→ INSTRUCTIONS
• A. Using the planning commission article, decide whether each statement agrees with it: (i) The approved plan links Long Lake Lane to Highway 10. (ii) The plan was passed within half an hour. (iii) Lake Breeze LLC is seeking financial help from the city. Answer yes or no for each and quote the deciding words.
• B. Repeat everything in the planning commission article from "Since the annexation" down to "the residential area.".
• C. According to the planning commission article, what percentage of impervious surface will Lake Breeze use?

Receiving a lot fewer comments then anticipated, the commission passed the Long Lake Area Land Use Plan Thursday night.

Since the annexation of the Long Lake area, the Detroit Lakes Planning Commission has been working with residents to find a plan for the city that everyone can agree on. Some of the main concerns have been a road connecting to Highway 10 through the park, closure of Airport Road and commercial property in the residential area.

In the approved plan, there are no plans for Long Lake Lane to link to Highway 10. Fran Johnson, president of the Long Lake Association, asked the commission to add a stipulation saying the park and green space is appreciated as a natural area and it should be preserved.

Commission chairman G.L. Tucker said he wasn't comfortable saying there won't ever be a road in the future, because who's to say what the future holds. He said the plan is considered a "living will" and could change somewhere down the road. He's not for the road, he said, but he also can't predict the future.

Commission member Cyndi Anderson said she felt the commission should add the clause, recognizing the green space and that it will be preserved, but that that could change in years to come, as well.

Audience members seemed agreeable with the conclusion to include the valuable green space.

Another Long Lake resident, Lee Kessler, said, "I congratulate you for developing this land use plan."

His concern was still the closing of Airport Road if the airport expands and suggested an underpass at the airport. He said with the road closure, he doesn't feel traffic flow would be safe or convenient.

Community Development Director Larry Remmen said an underpass hasn't been looked at because it still hasn't been decided if the airport will expand, stay in the same location or if Airport Road will even be closed.

Resident Jim McCormack addressed the potential commercial use of the area, and asked a time constraint be put on the area to limit noise and keep the area more family-friendly.

Remmen said that would be a zoning issue and would likely need to be done throughout the city, not just in one area.

With about two hours budgeted for the topic, the plan was passed within half an hour.

Also passed at the commission meeting

n The rezoning, conditional use permit and preliminary plat of Lake Breeze Estates on Randolph Road. The two building, 20-unit structures (10 units in each structure, connected by a sunroom) are situated on 6. 4 acres. The Duluth-based company plans to build the units mainly for dementia patients.

The business will employ 30-36 employees, and a representative from Lake Breeze LLC said the company isn't looking for any financial help from the city. Usually allowed 25 percent impervious surface, Lake Breeze will only use 11 percent. There also won't be traffic in the area since patients won't be able to drive.

Patients will also have security bracelets on so they can't wander out of the building.

Area resident Jeff Swanson said his only concern was when larger buildings start coming in and asked the city to consider not letting multiple-story facilities in the area.

"I think it (the assisted living facility) a great idea. I'll probably be living there one day," he said. "I think they'll be quiet neighbors."

Remmen said with the zoning, the company could actually ask for 24 units, so it was a reasonable plat, and would be a lot less impervious surface and disruption than 24 houses in that area.

Commission member Harry Johnston said he felt the assisted living units were a much better idea than "a development with dogs and motorcycles."

The plan was unanimously passed.

n Took the recommendation of the park board and didn't require a park dedication from River Hills RV Park. Both entities said with the amount of open space and the easement along the river, there was plenty of green space.

The final plat and planned unit development were also approved for the development.

Saved entries
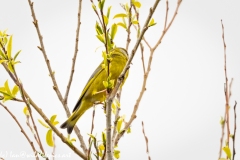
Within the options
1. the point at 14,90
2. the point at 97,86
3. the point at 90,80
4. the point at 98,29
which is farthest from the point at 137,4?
the point at 90,80

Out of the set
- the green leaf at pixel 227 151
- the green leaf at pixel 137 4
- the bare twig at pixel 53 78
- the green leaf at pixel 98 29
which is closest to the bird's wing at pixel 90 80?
the bare twig at pixel 53 78

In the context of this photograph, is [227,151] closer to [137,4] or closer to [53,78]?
[137,4]

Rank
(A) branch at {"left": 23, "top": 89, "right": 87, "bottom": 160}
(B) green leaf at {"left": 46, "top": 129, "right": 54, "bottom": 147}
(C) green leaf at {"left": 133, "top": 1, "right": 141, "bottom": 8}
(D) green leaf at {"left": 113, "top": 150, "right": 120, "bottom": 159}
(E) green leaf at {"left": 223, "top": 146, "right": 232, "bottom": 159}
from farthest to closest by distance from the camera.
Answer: (C) green leaf at {"left": 133, "top": 1, "right": 141, "bottom": 8} < (D) green leaf at {"left": 113, "top": 150, "right": 120, "bottom": 159} < (B) green leaf at {"left": 46, "top": 129, "right": 54, "bottom": 147} < (A) branch at {"left": 23, "top": 89, "right": 87, "bottom": 160} < (E) green leaf at {"left": 223, "top": 146, "right": 232, "bottom": 159}

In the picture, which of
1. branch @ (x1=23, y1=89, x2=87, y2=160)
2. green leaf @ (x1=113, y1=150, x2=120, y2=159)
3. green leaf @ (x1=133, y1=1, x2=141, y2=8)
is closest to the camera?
branch @ (x1=23, y1=89, x2=87, y2=160)

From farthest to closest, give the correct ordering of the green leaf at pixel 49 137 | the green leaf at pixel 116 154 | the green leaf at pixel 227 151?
the green leaf at pixel 116 154, the green leaf at pixel 49 137, the green leaf at pixel 227 151

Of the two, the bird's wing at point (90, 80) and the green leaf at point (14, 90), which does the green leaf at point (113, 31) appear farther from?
the bird's wing at point (90, 80)

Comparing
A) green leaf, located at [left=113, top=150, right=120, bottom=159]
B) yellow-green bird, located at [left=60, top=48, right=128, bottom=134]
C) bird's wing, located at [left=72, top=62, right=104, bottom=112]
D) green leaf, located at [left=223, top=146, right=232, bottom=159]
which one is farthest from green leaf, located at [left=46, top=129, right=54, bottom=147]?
bird's wing, located at [left=72, top=62, right=104, bottom=112]

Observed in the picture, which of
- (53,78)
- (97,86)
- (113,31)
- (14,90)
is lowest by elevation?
(14,90)

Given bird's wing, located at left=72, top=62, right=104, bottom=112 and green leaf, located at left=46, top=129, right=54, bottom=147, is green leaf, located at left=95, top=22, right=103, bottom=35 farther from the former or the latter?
bird's wing, located at left=72, top=62, right=104, bottom=112

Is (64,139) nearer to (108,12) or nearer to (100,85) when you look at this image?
(108,12)

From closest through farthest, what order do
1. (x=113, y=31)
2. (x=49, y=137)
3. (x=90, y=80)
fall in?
1. (x=113, y=31)
2. (x=49, y=137)
3. (x=90, y=80)

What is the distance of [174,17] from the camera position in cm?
355

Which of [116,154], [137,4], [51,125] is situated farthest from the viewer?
[137,4]

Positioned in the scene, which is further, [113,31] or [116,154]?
[116,154]
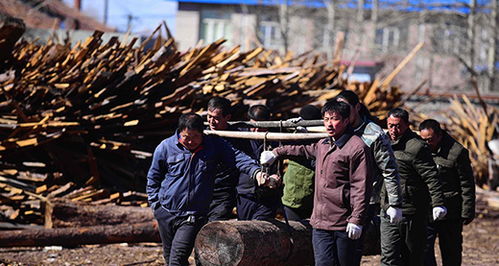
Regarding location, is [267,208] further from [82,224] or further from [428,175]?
[82,224]

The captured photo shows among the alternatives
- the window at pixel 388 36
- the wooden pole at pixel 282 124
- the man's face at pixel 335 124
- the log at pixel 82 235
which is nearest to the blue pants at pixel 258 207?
the wooden pole at pixel 282 124

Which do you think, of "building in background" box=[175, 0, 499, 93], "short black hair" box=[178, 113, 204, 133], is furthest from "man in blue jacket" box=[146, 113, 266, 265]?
"building in background" box=[175, 0, 499, 93]

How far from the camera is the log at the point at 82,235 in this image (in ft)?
27.4

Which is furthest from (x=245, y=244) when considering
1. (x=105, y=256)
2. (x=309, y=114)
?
(x=105, y=256)

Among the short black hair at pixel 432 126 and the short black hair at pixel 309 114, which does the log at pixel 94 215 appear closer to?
the short black hair at pixel 309 114

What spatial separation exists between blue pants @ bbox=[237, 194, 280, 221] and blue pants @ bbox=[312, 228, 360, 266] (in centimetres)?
100

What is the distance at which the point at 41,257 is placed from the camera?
27.5 ft

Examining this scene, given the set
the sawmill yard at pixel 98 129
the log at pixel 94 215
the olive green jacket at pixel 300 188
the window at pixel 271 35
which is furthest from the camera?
the window at pixel 271 35

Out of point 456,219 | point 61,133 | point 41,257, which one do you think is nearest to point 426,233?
point 456,219

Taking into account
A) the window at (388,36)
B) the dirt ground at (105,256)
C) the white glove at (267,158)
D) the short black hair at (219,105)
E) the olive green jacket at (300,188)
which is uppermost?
the window at (388,36)

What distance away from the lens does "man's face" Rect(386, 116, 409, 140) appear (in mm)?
6887

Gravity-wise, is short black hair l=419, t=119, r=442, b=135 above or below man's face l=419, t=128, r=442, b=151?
above

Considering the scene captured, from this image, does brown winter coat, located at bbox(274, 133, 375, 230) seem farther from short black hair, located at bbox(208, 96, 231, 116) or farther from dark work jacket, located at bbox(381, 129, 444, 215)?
short black hair, located at bbox(208, 96, 231, 116)

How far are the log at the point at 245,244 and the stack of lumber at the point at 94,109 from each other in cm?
392
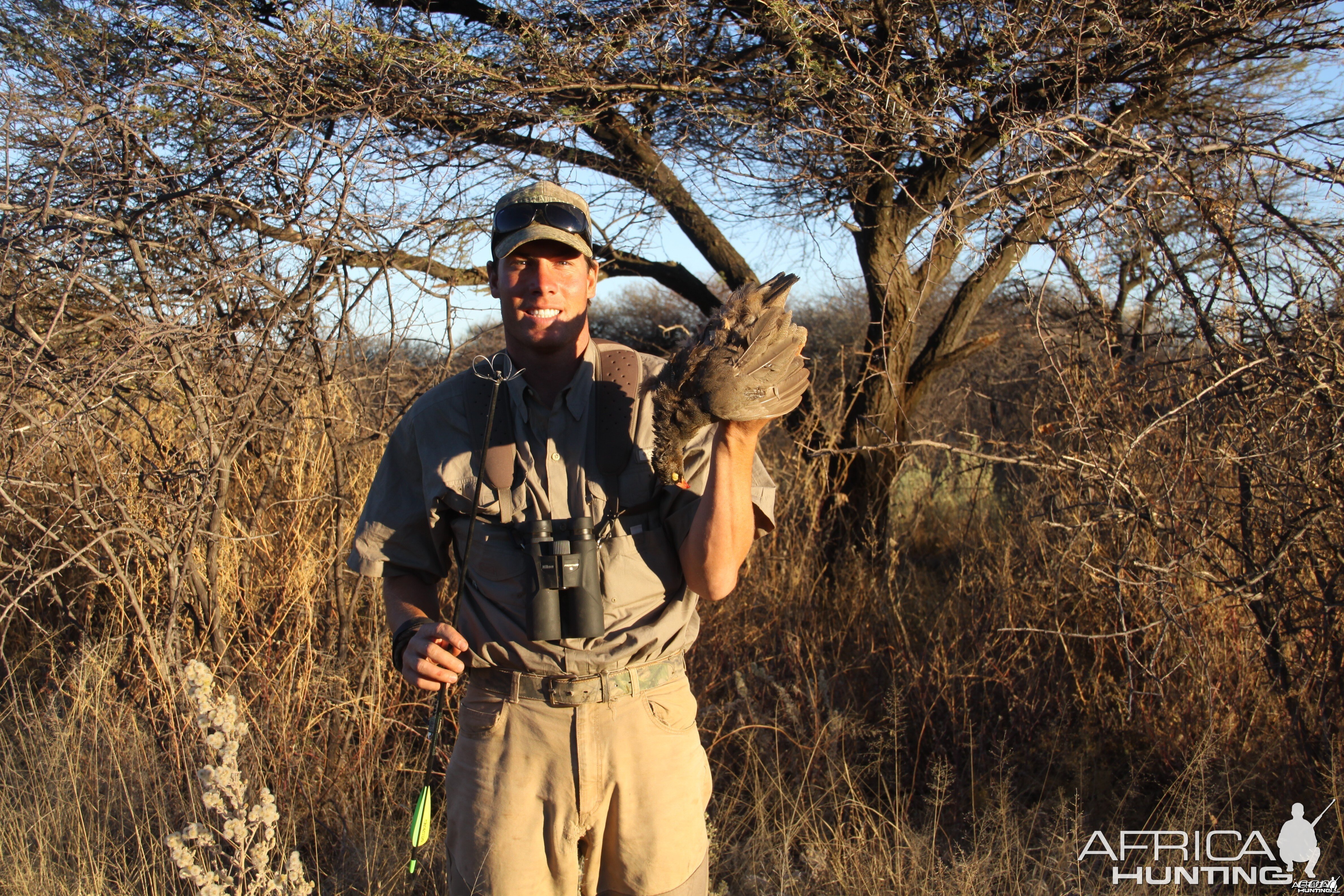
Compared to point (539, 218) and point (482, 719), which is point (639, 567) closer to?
point (482, 719)

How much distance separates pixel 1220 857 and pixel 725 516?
261 centimetres

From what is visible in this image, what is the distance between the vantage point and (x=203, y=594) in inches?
148

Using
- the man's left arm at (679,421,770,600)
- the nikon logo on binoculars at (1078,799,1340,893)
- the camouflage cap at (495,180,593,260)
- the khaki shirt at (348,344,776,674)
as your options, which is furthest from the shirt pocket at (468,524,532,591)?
the nikon logo on binoculars at (1078,799,1340,893)

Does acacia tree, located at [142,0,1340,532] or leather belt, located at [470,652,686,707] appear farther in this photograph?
acacia tree, located at [142,0,1340,532]

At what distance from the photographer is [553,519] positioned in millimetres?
1971

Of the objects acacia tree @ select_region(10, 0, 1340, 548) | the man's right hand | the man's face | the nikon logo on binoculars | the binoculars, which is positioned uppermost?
acacia tree @ select_region(10, 0, 1340, 548)

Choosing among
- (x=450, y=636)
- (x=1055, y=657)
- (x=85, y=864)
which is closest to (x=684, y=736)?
(x=450, y=636)

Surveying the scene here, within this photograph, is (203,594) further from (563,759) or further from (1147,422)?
(1147,422)

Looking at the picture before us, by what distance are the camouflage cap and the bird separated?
0.43 m

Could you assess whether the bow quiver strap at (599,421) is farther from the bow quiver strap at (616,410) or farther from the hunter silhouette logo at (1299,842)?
the hunter silhouette logo at (1299,842)

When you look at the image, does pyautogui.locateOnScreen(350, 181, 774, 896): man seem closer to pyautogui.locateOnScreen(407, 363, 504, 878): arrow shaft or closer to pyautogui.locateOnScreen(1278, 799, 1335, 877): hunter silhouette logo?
pyautogui.locateOnScreen(407, 363, 504, 878): arrow shaft

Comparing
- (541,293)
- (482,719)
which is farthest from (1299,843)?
(541,293)

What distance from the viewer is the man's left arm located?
1742 millimetres

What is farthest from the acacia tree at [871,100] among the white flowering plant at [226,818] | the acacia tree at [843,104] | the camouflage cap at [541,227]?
the white flowering plant at [226,818]
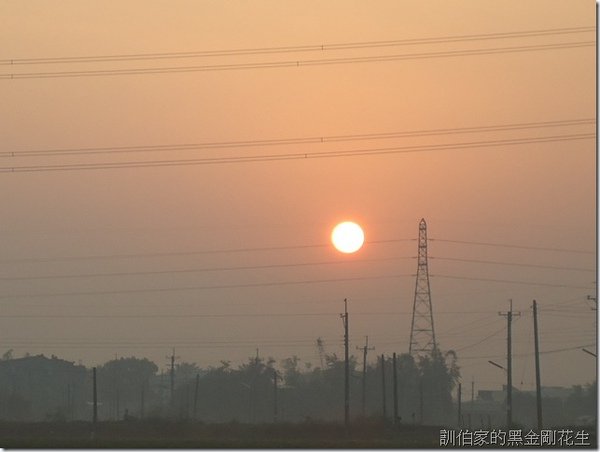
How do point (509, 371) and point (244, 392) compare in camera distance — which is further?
point (244, 392)

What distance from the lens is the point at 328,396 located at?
120062 mm

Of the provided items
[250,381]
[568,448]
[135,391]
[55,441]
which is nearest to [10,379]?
[135,391]

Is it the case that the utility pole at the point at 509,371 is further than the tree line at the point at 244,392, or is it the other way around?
the tree line at the point at 244,392

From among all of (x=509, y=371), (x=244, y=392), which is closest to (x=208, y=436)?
(x=509, y=371)

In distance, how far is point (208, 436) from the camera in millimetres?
57094

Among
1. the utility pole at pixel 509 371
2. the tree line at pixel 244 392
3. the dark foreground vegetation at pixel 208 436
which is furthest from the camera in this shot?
the tree line at pixel 244 392

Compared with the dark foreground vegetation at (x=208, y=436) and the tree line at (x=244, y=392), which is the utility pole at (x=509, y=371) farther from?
the tree line at (x=244, y=392)

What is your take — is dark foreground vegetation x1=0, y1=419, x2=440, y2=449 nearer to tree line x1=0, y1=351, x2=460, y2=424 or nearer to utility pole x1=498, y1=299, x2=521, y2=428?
utility pole x1=498, y1=299, x2=521, y2=428

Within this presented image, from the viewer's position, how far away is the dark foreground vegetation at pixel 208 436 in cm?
4456

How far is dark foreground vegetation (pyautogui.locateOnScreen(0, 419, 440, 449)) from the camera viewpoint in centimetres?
4456

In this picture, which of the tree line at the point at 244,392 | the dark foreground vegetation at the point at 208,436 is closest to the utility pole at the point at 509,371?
the dark foreground vegetation at the point at 208,436

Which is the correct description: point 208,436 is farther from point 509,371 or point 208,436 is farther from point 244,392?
point 244,392

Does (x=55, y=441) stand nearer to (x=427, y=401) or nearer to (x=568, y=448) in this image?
(x=568, y=448)

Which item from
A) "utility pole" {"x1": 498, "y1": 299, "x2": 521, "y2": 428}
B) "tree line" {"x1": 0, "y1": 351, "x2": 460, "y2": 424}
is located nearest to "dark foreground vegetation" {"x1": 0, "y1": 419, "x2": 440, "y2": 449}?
"utility pole" {"x1": 498, "y1": 299, "x2": 521, "y2": 428}
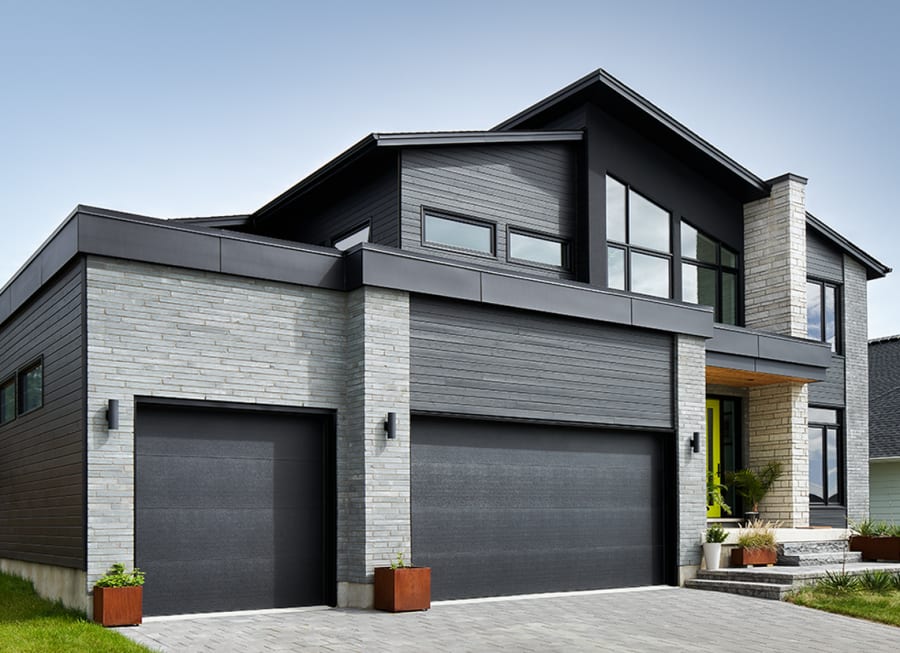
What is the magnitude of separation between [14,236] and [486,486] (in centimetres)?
2243

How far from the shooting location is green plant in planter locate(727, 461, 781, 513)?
1969cm

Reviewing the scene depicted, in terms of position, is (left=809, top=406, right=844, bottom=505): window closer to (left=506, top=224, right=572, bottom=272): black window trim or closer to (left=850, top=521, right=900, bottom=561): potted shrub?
(left=850, top=521, right=900, bottom=561): potted shrub

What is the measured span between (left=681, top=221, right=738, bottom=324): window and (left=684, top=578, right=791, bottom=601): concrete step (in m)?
5.94

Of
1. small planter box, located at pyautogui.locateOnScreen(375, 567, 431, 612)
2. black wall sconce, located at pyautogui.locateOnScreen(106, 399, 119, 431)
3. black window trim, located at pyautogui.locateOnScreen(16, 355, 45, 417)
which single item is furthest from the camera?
black window trim, located at pyautogui.locateOnScreen(16, 355, 45, 417)

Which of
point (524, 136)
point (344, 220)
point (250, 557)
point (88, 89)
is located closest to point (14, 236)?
point (88, 89)

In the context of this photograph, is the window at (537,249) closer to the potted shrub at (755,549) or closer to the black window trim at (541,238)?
the black window trim at (541,238)

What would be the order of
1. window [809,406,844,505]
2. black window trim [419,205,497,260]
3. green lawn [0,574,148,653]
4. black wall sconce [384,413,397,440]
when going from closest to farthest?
green lawn [0,574,148,653]
black wall sconce [384,413,397,440]
black window trim [419,205,497,260]
window [809,406,844,505]

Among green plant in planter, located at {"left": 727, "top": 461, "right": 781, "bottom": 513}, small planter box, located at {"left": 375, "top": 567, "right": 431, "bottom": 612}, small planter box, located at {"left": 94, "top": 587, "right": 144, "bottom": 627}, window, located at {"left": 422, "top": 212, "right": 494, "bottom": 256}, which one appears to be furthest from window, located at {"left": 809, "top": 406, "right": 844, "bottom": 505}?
small planter box, located at {"left": 94, "top": 587, "right": 144, "bottom": 627}

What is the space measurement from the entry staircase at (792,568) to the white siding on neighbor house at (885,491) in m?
7.87

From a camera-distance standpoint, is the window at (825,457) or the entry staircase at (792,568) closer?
the entry staircase at (792,568)

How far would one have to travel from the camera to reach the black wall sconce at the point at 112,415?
11180mm

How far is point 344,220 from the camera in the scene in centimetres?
1741

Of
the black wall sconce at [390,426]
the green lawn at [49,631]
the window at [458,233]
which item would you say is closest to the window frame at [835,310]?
the window at [458,233]

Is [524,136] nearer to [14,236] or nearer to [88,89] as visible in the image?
[88,89]
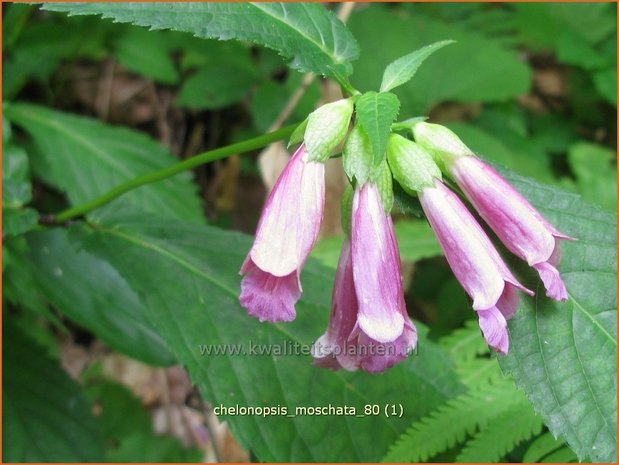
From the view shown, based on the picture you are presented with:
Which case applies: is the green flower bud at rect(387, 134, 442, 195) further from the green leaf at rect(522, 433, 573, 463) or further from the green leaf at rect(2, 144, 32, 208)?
the green leaf at rect(2, 144, 32, 208)

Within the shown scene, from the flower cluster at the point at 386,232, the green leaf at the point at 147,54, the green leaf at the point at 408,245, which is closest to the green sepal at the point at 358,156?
the flower cluster at the point at 386,232

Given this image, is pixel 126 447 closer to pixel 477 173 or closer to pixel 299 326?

→ ANSWERS FOR THE TASKS
• A.
(i) No: "In the approved plan, there are no plans for Long Lake Lane to link to Highway 10."
(ii) Yes: "the plan was passed within half an hour."
(iii) No: "the company isn't looking for any financial help from the city."

• B.
Since the annexation of the Long Lake area, the Detroit Lakes Planning Commission has been working with residents to find a plan for the city that everyone can agree on. Some of the main concerns have been a road connecting to Highway 10 through the park, closure of Airport Road and commercial property in the residential area.

• C. 11 percent.